I usually don't like indie movies, their cheap aspect turns me down. I watched According To Her at Brooklyn Film Festival mostly because I had two hours to kill before the film of a friend that was screening next. I thought I would stay 15 min, I watched till the very end and was near to cry twice. Maybe because my expectations were low, I was struck by the quality of this film. It does not look like most indies. It has its own quality in terms of colors and light and it's more the images than the narration that quietly but very powerfully brings you in. The views of New York are outstanding and unique. They made me re-think my city and I am a born New Yorker. In this age when every movie is all about the narrative and filmmakers call themselves 'story tellers', I found that According To Her is mastered at a much higher level. It's not about the story, and not about the acting (not always great even from the lead), it's about the film itself as a whole. The feel it leaves in you is strong and you keep feeling it (which is different than thinking about it) a long time after you watched it. This is when I decided to encourage the director (hence the review) because as a film-buff I know that such thing is rare enough.
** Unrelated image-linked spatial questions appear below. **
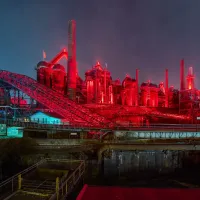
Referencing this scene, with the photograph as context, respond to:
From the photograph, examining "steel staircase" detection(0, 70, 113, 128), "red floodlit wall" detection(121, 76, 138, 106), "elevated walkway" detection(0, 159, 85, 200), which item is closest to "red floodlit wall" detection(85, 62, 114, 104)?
"red floodlit wall" detection(121, 76, 138, 106)

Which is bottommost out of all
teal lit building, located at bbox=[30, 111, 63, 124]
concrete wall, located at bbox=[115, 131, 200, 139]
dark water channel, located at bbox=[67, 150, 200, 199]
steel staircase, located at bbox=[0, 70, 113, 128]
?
dark water channel, located at bbox=[67, 150, 200, 199]

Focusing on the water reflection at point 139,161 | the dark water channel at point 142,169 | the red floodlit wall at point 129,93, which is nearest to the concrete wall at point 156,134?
the dark water channel at point 142,169

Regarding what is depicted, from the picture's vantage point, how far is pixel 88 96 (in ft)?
246

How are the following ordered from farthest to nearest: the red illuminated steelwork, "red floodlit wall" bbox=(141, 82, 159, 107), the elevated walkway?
1. "red floodlit wall" bbox=(141, 82, 159, 107)
2. the red illuminated steelwork
3. the elevated walkway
I was pleasantly surprised by this film. Unlike most of today's indies you won't have to digest a heavy one liner about the social struggles of this or that minority. It's hard to pin down According to Her, and that, from my point of view, is a quality. I would say that it's a study of the (female) human condition at the higher social and economic levels. A kind of upper-class neo-realism but surprisingly with moments of pure comedy (I laughed). This film has its weak points of course, but watching a feature that actually makes you think instead of imposing some agenda is rare enough today to deserve a review.
I saw this film in California when it was playing for its premiere at Cinequest and I was deeply moved by it. The decision to put at the center of a movie a woman who defines herself as a mother and nothing else is very provocative and timely. Veronica, the main character, is like the oak in the fable of the oak and the reed. With the opacity of someone who knows that she is in the right, if not by modern society's standards, then by her own, she doesn't bend under social pressure. She faces Adele, who is a French high-end executive with a brilliant career, a luxury loft, and a child at a distant boarding school. Adele is the tempest raging against Veronica's choice and shaking up everything and everybody in the fascinating airtight French expatriate milieu in which the film takes place. Avoiding the trap of a too frontal opposition, the narrative quickly enlists a third force: Amanda. Unlike Veronica and Adele, Amanda is neither strong nor talented, but she has a bewitching beauty and knows how to use it. I found that the performances were fantastic across the board, with Irina Abraham as a no-nonsense mother loosing her balance under peer pressure and Pascal Yen- Pfister acting in a naturalistic style as the husband caught in the storm. A great work by the cast. The film is set in Tribeca and Noho and it does flirt with upper-class stereotypes, but in the nuanced writing and the work of the director, it goes far deeper and beautifully displays the toll taken on human lives when marriage and social assumptions clash. According to Her is a rare find, I recommend watching it.
As someone said in a previous comment there is a lot of humor so you are fairly entertained but at the same time the world depicted in this film is ice cold. It's a great contrast which I don't remember having seen in films in a while. One minute you laugh and the minute after you are tacking aback by the nastiness of the dialog and the sadness of the situation. Living with expatriates is no fun apparently. The end is very surprising and I keep thinking about it. Actors are good, specially the main actress and a male small second role whose name escapes me. I also loved the way New York is shown. It stays in your mind.